Acquiring it was delayed, mainly due to legal disputes with The Forum’s former owners – a conflict that ended when Ballmer bought the iconic concert venue for $400 million.
“I really wanted to be west of 110 (the freeway), south of 10 and north of 105 — and there aren’t a lot of places,” Ballmer said. “We saw a few places that were outside and I think people would have said, ‘Well, if we’re playing at Carson you’re not really in L.A. anymore. I think people rave about those things. Think differently. Especially for basketball, when you have 41 home games instead of having eight.”
And LA is the place to pursue a serious basketball championship, Ballmer believes.
“If you want to be the most competitive, this is the best market in the world to get a free agent,” he said, reflecting on the prospects for his team after reaching the Western Conference Finals for the first time last season. , both this upcoming season (without injured star Kawhi Leonard), and then.
“I see no reason why we shouldn’t have a good team.”
Once they move into their gleaming new digs, the Clippers, schedule-wise, won’t be hurt by a third-place finish at the Staples Center where they’ve played since it opened in 1999, but Including the Kings of the NHL. , Lakers of the NBA and Sparks of the WNBA.

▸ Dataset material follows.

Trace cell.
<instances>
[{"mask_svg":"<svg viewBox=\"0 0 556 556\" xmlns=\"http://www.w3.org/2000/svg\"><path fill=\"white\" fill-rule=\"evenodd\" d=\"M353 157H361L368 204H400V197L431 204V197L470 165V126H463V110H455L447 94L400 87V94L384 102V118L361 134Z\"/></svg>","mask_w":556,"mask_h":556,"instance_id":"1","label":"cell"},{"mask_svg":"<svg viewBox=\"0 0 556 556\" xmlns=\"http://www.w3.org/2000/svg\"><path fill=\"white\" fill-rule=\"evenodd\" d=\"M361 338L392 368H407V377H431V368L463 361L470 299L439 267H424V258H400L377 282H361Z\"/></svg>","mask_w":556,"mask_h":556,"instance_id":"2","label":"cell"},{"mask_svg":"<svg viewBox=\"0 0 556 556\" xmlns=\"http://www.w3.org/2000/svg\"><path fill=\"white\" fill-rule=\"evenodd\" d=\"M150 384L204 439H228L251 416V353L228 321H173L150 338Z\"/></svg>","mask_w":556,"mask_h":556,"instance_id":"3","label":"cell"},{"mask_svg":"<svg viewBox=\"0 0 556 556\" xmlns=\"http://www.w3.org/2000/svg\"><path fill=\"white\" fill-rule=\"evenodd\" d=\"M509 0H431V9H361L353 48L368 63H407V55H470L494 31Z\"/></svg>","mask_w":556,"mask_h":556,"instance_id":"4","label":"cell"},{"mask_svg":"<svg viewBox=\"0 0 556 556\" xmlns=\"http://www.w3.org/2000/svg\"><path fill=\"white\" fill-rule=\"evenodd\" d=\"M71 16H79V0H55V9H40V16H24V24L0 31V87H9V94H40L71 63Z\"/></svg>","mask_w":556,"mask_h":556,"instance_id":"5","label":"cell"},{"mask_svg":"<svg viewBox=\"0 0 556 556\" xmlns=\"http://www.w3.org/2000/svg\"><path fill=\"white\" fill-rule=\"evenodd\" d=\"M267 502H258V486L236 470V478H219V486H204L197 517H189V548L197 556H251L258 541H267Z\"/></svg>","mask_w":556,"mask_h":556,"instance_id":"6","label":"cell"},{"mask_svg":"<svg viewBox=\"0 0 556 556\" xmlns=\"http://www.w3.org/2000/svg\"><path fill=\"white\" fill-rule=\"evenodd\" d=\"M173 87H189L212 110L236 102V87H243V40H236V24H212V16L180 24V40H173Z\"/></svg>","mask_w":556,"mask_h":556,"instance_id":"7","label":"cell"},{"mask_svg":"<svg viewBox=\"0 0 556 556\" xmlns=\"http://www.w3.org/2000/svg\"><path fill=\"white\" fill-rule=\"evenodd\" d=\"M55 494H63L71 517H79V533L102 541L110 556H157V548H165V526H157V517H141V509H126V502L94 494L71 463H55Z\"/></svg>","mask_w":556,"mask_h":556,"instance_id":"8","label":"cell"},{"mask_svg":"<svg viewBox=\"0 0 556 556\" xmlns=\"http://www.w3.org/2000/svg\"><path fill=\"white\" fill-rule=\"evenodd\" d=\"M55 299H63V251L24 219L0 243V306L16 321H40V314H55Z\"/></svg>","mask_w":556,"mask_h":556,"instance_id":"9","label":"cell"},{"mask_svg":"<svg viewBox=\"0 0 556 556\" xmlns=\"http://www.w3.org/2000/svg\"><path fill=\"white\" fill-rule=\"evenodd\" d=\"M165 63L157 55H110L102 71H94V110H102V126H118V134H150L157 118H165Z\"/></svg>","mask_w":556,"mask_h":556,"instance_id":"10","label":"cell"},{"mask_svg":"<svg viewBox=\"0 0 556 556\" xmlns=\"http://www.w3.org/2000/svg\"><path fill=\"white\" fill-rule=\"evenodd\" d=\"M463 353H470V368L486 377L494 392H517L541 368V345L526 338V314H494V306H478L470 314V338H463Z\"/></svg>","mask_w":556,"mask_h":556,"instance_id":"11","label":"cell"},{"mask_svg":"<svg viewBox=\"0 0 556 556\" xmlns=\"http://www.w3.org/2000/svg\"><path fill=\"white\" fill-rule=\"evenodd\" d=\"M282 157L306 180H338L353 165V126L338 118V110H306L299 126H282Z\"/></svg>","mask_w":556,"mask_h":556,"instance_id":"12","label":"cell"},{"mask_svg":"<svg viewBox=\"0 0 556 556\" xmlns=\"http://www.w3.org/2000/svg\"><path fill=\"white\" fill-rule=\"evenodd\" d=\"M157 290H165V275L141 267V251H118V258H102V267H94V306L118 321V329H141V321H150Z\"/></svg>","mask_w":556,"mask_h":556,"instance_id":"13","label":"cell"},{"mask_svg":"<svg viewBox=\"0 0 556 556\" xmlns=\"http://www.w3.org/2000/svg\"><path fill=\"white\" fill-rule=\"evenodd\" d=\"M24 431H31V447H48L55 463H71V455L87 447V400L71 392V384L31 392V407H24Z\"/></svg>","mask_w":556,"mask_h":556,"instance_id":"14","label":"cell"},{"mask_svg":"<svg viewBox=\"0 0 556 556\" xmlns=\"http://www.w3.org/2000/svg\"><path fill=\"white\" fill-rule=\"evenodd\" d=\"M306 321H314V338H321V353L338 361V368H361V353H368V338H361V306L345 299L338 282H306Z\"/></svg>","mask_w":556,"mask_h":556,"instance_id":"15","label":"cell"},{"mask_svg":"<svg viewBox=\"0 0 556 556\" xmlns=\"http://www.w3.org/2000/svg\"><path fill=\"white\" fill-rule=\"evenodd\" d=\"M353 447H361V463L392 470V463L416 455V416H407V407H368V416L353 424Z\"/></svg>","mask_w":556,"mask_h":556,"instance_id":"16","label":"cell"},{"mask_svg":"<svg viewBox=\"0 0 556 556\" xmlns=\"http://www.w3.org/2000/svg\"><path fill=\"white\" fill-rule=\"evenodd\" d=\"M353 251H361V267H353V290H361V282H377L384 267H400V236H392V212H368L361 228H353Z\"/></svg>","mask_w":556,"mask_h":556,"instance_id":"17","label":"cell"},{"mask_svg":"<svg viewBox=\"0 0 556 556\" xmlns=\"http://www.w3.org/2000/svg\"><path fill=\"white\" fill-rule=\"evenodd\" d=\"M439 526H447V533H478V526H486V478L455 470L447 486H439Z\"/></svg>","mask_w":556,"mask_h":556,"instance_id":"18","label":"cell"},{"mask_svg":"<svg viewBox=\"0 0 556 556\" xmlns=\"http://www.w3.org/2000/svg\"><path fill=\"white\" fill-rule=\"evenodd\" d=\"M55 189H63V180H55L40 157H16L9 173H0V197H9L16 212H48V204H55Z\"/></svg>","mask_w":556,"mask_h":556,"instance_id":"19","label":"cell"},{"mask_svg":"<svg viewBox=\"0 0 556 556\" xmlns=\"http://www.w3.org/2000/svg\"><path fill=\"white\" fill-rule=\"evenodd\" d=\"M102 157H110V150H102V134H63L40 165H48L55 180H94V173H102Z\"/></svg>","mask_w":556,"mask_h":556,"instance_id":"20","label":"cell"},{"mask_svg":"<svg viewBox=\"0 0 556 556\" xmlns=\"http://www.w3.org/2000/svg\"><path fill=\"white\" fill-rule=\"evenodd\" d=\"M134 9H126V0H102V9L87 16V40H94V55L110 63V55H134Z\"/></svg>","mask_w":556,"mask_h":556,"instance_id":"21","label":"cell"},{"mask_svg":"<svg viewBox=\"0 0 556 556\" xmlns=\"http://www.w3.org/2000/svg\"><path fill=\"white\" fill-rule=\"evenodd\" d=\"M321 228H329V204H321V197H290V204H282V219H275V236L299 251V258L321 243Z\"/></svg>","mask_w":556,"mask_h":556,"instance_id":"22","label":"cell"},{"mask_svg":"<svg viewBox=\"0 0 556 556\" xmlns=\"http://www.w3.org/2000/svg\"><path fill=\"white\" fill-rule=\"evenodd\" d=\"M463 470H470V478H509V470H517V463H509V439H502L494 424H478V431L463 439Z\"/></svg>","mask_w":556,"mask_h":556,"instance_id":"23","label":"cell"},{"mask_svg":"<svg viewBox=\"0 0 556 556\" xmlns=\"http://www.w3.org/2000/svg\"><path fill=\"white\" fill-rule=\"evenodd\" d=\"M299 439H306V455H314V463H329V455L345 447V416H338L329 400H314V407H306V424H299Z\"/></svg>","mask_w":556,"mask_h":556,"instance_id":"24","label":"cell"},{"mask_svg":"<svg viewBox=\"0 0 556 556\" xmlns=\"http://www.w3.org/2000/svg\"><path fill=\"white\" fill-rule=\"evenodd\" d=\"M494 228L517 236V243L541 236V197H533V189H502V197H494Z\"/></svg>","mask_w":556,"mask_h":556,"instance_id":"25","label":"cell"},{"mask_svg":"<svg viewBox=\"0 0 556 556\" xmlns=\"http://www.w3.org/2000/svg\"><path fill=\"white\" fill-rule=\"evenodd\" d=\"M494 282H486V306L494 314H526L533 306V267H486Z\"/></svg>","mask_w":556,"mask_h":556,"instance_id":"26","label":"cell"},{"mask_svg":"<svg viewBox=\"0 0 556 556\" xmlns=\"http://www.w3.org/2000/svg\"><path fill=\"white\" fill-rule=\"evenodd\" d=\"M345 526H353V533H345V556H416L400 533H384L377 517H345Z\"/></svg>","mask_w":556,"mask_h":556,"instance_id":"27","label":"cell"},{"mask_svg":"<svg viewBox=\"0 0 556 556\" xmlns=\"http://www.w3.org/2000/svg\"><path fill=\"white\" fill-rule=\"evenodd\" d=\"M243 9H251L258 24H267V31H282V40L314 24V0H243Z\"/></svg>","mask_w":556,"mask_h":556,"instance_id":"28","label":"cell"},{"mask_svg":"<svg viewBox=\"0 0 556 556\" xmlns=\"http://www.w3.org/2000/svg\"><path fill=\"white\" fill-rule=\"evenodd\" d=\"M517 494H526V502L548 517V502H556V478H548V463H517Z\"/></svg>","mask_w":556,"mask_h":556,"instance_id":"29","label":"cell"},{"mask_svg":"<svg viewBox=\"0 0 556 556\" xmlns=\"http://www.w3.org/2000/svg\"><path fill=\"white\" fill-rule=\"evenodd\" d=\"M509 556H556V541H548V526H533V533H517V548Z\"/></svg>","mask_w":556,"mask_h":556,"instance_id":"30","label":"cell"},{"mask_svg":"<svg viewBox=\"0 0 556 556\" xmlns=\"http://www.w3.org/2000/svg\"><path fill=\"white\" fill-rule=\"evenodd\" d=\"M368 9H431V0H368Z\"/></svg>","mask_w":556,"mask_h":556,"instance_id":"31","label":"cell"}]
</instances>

“I knew we were the third tenant, I didn’t really know what that meant from a schedule perspective,” Ballmer said. “I didn’t think about it when I bought the team and then you play more than 12:30 Saturday afternoon games and it’s hard to get fans into the building. You play Monday night against ‘Monday Night Football’ It’s hard to get fans into the building. You’re not on Friday night, which is a good night.”
This may change in 2024-25 when the Clippers make their building debut, which will be highlighted by the seating arrangement, a section of 51 uninterrupted rows of seats that seat approximately 5,000 fans, in an effort to create a “wall” of sound. Is. Also: a two-sided “Halo Board,” an oval scoreboard with 7,000 square feet of LED lights that will hang on the court without blocking any sight lines.
Fans can look forward to no-checkout concessions (“tech-ready,” Zucker said) and being able to find a bathroom nearby, no matter where they are (the Clippers say 1,500 toilets are double the number per person). other NBA regions). It’s all designed to get fans back to their seats as quickly as possible, while enjoying good basketball.